WORK TO COMPLETE => Would you repeat word for word the lines of the listing that follows, from the one with "Appartement - 27 m² - 1 pièce" up to and including the one with "ジムニーノマド FC 登録済未使用車", and leave out the images?

TASK INPUT =>
=== Section Start ===
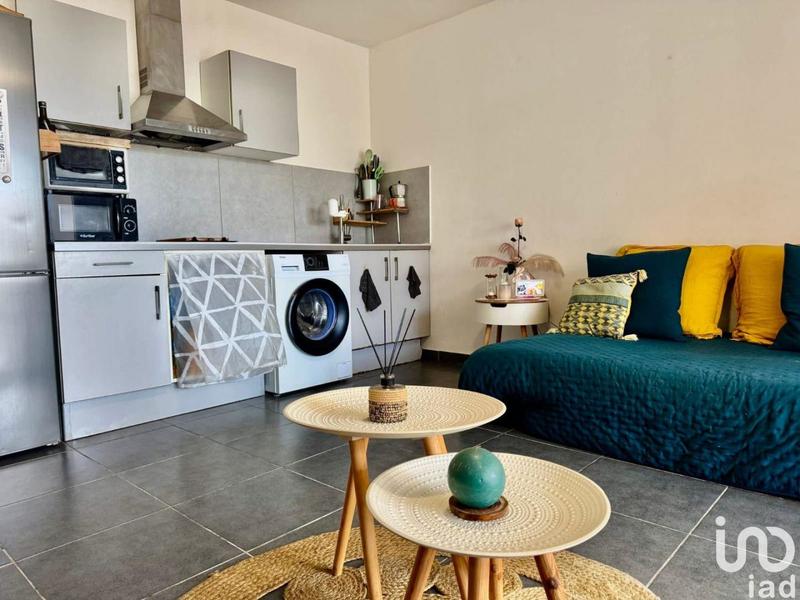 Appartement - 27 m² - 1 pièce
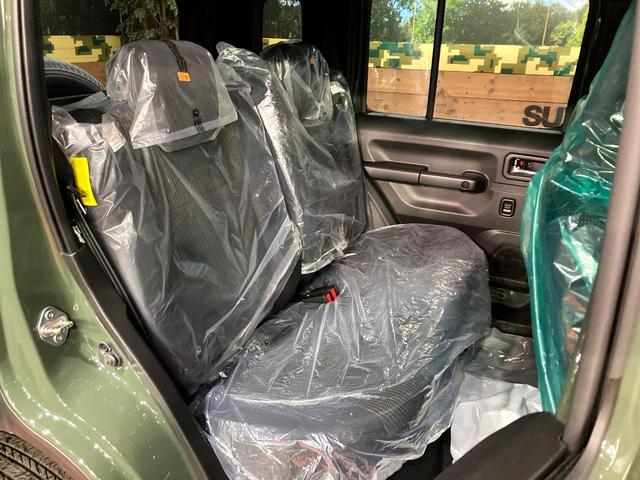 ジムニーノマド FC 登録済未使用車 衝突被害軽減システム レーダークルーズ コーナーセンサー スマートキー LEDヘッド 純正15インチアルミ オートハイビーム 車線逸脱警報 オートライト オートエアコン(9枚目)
=== Section End ===
=== Section Start ===
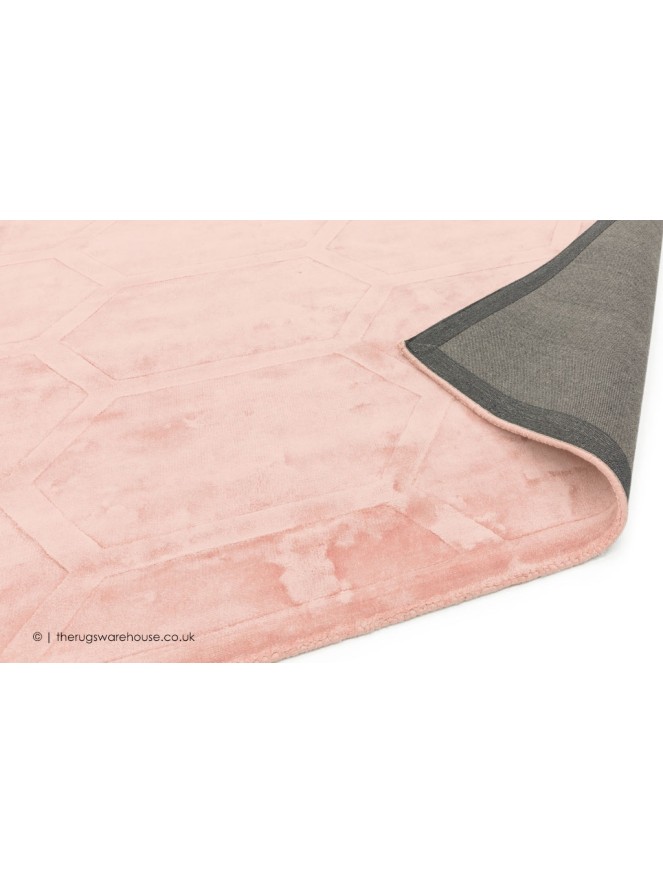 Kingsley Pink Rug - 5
=== Section End ===
RESPONSE TO THE TASK =>
 Appartement - 27 m² - 1 pièce
 ジムニーノマド FC 登録済未使用車 衝突被害軽減システム レーダークルーズ コーナーセンサー スマートキー LEDヘッド 純正15インチアルミ オートハイビーム 車線逸脱警報 オートライト オートエアコン(9枚目)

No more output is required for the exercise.